Новый директор школы ничего не ответил говорливой жене, а дядя
Максум согласился:
– Конечно, Зоя Николаевна, нам тянуться да тянуться к совершенству… я же это понимаю…
Когда он захлопнул за ними дверь сеней и вернулся, лицо его было сумрачным. Я подумал, он сейчас выпьет водки. Но дядя Максум, брезгливо выпятив губы, выплеснул в ведро под умывальником остатки алкоголя из рюмок, ополоснул их. И снова, заулыбавшись, как после хорошего веселого рассказа, спросил у меня:
– Чай будешь пить? С молоком. Соседи молоком поделились.
Я хотел было поделиться обидой: почему эта тетя так себя вела? Она же потом все-таки призналась, что тонкая живопись ей тоже нравится?
Или сказала так лишь потому, что дядя Максум похвалил игру ее сыночка?..
Но я передумал терзать вопросами учителя рисования.
Он пил горячий белый чай, с улыбкой поглядывая вверх, на "Трех богатырей".
– А как твоя вода? – спросил он в который раз. – Старайся. У тебя получится.
– Почему вы уверены?
– Уверен, – ответил дядя Максум и положил мне ладонь на темя. А рука его показалась мне вдруг ледяной. Он так переволновался за время разговора с гостями?
Я часто его вспоминаю.
Только позже я понял, каким он был ранимым, этот бесконечно добрый человек.
Сменилась местная власть, новый секретарь райкома, побывав в гостях у дяди Максума, достал ему туристическую путевку в Москву и
Ленинград, пообещав через год-два путевку и за границу.
Дядя Максум посетил в Москве Третьяковскую галерею, Музей изящных искусств им. Пушкина, а в Ленинграде – Русский музей.
Вернулся из поездки, привычно улыбаясь, но каким-то рассеянным. Мне говорили, он кому-то сказал:
– Картины великих лучше, чем я мог себе представить. Это с ума сойти, как сотворено.
И вскоре грянула беда. Односельчанам стало известно, что все свои холсты и картонки он сжег в печи.
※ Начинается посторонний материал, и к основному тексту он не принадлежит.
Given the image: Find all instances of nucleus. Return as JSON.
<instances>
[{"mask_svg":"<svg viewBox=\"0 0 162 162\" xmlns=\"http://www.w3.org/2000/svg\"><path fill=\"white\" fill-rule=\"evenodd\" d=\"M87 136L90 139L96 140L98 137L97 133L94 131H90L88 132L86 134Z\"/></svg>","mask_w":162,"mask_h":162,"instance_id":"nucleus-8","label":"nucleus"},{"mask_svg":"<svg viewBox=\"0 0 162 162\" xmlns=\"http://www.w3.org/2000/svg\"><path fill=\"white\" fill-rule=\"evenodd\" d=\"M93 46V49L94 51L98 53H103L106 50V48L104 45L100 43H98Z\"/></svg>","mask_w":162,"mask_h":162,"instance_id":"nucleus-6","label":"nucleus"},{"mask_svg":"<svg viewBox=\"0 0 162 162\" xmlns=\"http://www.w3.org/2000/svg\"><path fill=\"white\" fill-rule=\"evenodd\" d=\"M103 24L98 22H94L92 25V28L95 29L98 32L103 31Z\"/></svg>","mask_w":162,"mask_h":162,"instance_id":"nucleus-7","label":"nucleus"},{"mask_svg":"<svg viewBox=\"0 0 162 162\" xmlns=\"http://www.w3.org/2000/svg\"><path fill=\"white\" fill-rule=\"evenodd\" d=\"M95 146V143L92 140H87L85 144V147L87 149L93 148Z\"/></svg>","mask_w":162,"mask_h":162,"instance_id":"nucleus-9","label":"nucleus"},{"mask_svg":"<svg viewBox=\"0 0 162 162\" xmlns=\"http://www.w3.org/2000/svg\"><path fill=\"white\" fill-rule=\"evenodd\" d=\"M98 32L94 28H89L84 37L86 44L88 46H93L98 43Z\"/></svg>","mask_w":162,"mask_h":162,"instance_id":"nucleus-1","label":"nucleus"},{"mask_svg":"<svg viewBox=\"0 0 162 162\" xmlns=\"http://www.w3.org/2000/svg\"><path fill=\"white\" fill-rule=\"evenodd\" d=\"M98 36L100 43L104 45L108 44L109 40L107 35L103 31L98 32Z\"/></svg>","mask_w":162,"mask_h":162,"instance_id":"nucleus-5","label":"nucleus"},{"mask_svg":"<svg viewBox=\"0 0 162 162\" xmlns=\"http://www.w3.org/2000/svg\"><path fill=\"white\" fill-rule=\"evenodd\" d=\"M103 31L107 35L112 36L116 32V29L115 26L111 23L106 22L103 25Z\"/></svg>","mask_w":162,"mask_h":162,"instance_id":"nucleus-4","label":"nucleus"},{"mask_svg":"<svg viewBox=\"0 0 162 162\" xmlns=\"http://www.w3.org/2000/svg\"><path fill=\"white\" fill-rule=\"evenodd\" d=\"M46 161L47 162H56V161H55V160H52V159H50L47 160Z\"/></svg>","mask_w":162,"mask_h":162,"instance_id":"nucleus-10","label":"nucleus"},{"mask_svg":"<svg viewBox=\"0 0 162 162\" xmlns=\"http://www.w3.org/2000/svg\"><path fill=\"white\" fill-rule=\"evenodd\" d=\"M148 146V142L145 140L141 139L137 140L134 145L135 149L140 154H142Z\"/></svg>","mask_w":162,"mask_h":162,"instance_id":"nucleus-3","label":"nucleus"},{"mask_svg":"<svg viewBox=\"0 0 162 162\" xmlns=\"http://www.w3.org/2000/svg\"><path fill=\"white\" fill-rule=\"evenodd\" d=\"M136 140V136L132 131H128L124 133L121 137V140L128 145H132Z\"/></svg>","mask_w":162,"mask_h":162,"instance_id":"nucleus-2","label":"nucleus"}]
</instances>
К нему прибегали, просили передать, если какие остались, работы в школьный музей. Но дядя
Максум ничего никому не отвечал – сидел, небритый, босой, глядя в рокочущее пламя огромной печки.
А перед Новым годом слег и умер. И даже районные врачи не смогли сказать, чем он болел.
Одиночество сломало мужчину, говорили женщины села. Многие из них, и не только вдовые, втайне любили этого странного человека, который ни разу за все годы не произнес на людях ни одного бранного слова, всем улыбался и всем, кто хотел, дарил красивые картонки – копии великих картин.